Purtroppo abbiamo notato un certo downgrade della grafica in riferimento a shader e rifrazioni. L’occlusione ambientale e in generale la realizzazione delle superfici (pelle inclusa) non sono quelli che avevamo visto alle varie fiere. E’ fastidioso, ma negli anni abbiamo imparato a non fidarci troppo di ciò che viene mostrato nelle demo e nei trailer creati ad hoc per generare hype.
Detroit Become Human saprà soddisfare gli amanti della fantascienza
Superlativa la colonna sonora, fatta di pianoforte, violino, violoncello e pochi altri strumenti. Accompagna le fasi dell’avventura con grande puntualità, riuscendo ad evocare le giuste emozioni ammaliando il giocatore. Qualsiasi appassionato di musica classica o da sala vorrà probabilmente recuperare alcune delle tracce tramite YouTube, Spotify e affini.
Discreti i doppiaggi, al di sotto degli originali americani, ma comunque soddisfacenti.
Consigliato
Detroit: Become Human è con ogni probabilità la migliore avventura narrativa presente su PlayStation 4, ma anche il lavoro migliore di David Cage. Lo sviluppatore ha continuato sul proprio stile, riconoscibilissimo, aggiungendo però ulteriore libertà per i giocatori e sceneggiando tutto con indiscutibile perizia.
Le meccaniche di gioco continuano ad essere mediocri, e dopo tutti questi anni viene sempre più difficile perdonare una legnosità nei movimenti del tutto fuori luogo considerati i valori di produzione del gioco.
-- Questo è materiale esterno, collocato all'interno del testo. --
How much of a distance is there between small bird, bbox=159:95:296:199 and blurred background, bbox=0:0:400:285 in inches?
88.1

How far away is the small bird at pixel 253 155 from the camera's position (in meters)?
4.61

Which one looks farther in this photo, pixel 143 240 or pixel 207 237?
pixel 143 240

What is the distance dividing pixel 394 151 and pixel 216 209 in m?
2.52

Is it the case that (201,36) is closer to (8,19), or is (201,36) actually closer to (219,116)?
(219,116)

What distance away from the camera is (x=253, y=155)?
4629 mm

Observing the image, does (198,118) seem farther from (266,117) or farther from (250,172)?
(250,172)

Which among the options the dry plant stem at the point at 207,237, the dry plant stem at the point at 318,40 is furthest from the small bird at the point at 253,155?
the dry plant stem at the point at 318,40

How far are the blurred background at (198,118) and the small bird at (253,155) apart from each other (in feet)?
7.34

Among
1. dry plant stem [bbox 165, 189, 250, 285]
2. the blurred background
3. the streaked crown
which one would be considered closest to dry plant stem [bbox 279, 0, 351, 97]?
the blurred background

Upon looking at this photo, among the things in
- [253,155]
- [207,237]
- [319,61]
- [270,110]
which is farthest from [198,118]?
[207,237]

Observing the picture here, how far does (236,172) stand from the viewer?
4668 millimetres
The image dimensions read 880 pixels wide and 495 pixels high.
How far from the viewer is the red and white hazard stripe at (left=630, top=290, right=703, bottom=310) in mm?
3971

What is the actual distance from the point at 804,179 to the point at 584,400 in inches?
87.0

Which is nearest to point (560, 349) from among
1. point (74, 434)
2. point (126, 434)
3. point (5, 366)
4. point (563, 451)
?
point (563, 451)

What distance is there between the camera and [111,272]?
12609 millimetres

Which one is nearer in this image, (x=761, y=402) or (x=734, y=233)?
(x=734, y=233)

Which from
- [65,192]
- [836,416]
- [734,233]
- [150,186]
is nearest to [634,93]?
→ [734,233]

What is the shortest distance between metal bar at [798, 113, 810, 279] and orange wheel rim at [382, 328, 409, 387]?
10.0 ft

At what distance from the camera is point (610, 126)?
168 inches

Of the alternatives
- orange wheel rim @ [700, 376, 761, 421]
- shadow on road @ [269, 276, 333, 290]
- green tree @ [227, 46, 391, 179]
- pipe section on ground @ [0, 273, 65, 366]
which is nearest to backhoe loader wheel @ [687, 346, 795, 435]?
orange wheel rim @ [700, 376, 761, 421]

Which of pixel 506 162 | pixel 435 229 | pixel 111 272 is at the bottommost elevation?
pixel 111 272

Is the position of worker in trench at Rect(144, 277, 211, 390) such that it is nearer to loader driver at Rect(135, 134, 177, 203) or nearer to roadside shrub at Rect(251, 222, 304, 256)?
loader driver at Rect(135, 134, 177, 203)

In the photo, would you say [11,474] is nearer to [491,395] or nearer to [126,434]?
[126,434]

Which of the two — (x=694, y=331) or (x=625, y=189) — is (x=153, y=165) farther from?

La storia è molto piacevole, ma non aggiunge moltissimo alle tematiche trattate, specie se siete dei conoscitori del cinema di fantascienza moderno. Il cast è comunque solido, e le possibilità di sviluppo offerte premieranno i più curiosi offrendo una sceneggiatura di spessore e sempre puntuale.
Decisamente raccomandato a tutti gli amanti della fantascienza che vogliano gustarsi una storia di alta qualità.